ATstake, Inc.
- Trade name: @stake
- Company type: Private (defunct)
- Industry: Computer security
- Founded: 1999
- Founders: Battery Ventures (Tom Crotty, Sunil Dhaliwal, Scott Tobin); Ted Julian
- Fate: Acquired by Symantec
- Successor: Symantec Security Advisory Services
- Headquarters: Cambridge, Massachusetts, United States
- Key people: Christopher Darby (CEO); James T. Mobley (COO); Christina Luconi (CPO); Dan Geer (CTO)
- Products: L0phtCrack (LC3–LC5), WebProxy, SmartRisk Analyzer, The Sleuth Kit
- Services: Information security consulting, training
- Website: atstake.com

= @stake =

Computer security services company

ATstake, Inc. (stylized as @stake) was a computer security professional services company in Cambridge, Massachusetts, United States. It was founded in 1999 by Battery Ventures (Tom Crotty, Sunil Dhaliwal, and Scott Tobin) and Ted Julian. Its initial core team of technologists included Dan Geer (Chief Technical Officer) and the East Coast security team from Cambridge Technology Partners (including Dave Goldsmith). Its initial core team of executives included Christopher Darby (Chief Executive Officer), James T. Mobley (Chief Operating Officer), and Christina Luconi (Chief People Officer).

==History==
In January 2000, Atstake acquired L0pht Heavy Industries (who were known for their many hacker employees), bringing on Mudge as its Vice President of Research and Development. Its domain name was atstake.com. In July 2000, Atstake acquired Cerberus Information Security Limited of London, England, from David and Mark Litchfield and Robert Stein-Rostaing, to be their launchpad into Europe, the Middle East and Africa. Atstake was subsequently acquired by Symantec in 2004.

In addition to Dan Geer and Mudge, Atstake employed many famous security experts including Dildog, Window Snyder, Dave Aitel, Katie Moussouris, David Litchfield, Mark Kriegsman, Mike Schiffman, the grugq, Chris Wysopal, Alex Stamos, Cris Thomas, and Joe Grand.

In September 2000, an Atstake recruiter contacted Mark Abene to recruit him for a security consultant position. The recruiter was apparently unaware of his past felony conviction since Atstake had a policy of not hiring convicted hackers. Mark was informed by a company representative that Atstake could not hire him, saying: "We ran a background check." This caused some debate regarding the role of convicted hackers working in the security business.

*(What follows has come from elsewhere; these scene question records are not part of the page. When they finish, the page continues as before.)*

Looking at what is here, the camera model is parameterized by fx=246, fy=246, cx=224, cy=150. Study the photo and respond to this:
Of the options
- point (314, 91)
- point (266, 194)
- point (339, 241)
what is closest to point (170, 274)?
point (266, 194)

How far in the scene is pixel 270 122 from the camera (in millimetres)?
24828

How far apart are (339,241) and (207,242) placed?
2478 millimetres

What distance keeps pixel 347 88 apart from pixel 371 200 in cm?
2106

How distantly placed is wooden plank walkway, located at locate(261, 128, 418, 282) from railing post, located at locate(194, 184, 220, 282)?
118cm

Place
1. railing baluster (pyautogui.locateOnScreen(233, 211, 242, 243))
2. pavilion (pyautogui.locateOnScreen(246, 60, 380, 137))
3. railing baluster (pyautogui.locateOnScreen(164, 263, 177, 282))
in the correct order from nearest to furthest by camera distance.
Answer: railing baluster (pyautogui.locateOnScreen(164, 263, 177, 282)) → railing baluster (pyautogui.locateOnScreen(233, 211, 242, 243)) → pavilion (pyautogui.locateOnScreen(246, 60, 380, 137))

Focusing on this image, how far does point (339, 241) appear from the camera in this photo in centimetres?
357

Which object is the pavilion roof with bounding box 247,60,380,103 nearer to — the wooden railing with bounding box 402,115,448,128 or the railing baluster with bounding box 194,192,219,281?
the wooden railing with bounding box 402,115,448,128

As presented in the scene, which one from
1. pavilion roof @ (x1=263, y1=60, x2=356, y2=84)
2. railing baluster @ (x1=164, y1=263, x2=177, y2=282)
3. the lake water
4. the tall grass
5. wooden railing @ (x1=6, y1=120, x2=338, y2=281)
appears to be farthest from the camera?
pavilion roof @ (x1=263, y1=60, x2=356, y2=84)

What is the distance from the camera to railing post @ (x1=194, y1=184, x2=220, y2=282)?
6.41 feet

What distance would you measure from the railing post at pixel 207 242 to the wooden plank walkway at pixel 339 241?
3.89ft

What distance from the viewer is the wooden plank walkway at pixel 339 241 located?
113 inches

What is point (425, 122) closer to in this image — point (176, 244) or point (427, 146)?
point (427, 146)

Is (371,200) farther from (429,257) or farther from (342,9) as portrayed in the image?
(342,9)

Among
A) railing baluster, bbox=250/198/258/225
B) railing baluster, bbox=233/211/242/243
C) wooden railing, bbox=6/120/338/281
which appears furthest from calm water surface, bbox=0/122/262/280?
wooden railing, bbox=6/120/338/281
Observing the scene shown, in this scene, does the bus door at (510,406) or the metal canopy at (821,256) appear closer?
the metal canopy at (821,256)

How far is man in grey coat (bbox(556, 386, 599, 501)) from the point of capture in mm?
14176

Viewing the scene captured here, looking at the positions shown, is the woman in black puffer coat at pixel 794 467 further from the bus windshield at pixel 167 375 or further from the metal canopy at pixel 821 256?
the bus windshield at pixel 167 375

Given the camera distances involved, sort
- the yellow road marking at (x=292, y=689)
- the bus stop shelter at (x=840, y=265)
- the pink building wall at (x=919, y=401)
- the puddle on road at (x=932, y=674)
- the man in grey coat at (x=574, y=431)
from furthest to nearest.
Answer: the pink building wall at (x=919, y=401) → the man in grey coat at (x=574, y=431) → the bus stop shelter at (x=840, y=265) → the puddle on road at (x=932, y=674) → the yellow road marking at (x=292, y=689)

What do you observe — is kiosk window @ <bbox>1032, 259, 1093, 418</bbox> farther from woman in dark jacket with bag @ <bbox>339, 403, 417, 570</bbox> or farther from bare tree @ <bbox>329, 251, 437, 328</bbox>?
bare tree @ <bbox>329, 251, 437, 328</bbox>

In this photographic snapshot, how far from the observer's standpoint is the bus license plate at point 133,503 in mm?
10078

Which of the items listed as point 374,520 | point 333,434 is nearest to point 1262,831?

Atstake was primarily a consulting company, but also offered information security training through the Atstake academy, and created a number of software security tools:
- LC 3, LC 4 and LC 5 were versions of a password auditing and recovery tool also known as L0phtCrack
- WebProxy was a security testing tool for Web applications
- SmartRisk Analyzer was an application security analysis tool
- The @stake Sleuth Kit (TASK) was an open source digital forensics tool (now called The Sleuth Kit).
Symantec later stopped selling LC5 to new customers citing US Government export regulations, and discontinued support in December 2006. In January 2009, L0phtCrack was acquired by the original authors from Symantec; L0phtCrack 6 was announced at the SOURCE Boston Conference on March 11, 2009. The technology underlying SmartRisk Analyzer was extended, and eventually brought to market by the Symantec spinoff Veracode.

Symantec announced its acquisition of Atstake on September 16, 2004, and completed the transaction on October 9, 2004.

Several members of Atstake left to form the computer security company "iSEC Partners" in 2004. Former Atstake academy instructors Rob Cheyne and Paul Hinkle later formed the information security training company "Safelight Security Advisors" in 2007. The remaining portion of the Atstake consulting group continues to operate as the "Security Advisory Services" team within Symantec's Security Business Practice and continued several of the Atstake service contracts including a multi-year agreement with Microsoft (which was later cited as a key motivation for Symantec's decision to acquire Atstake).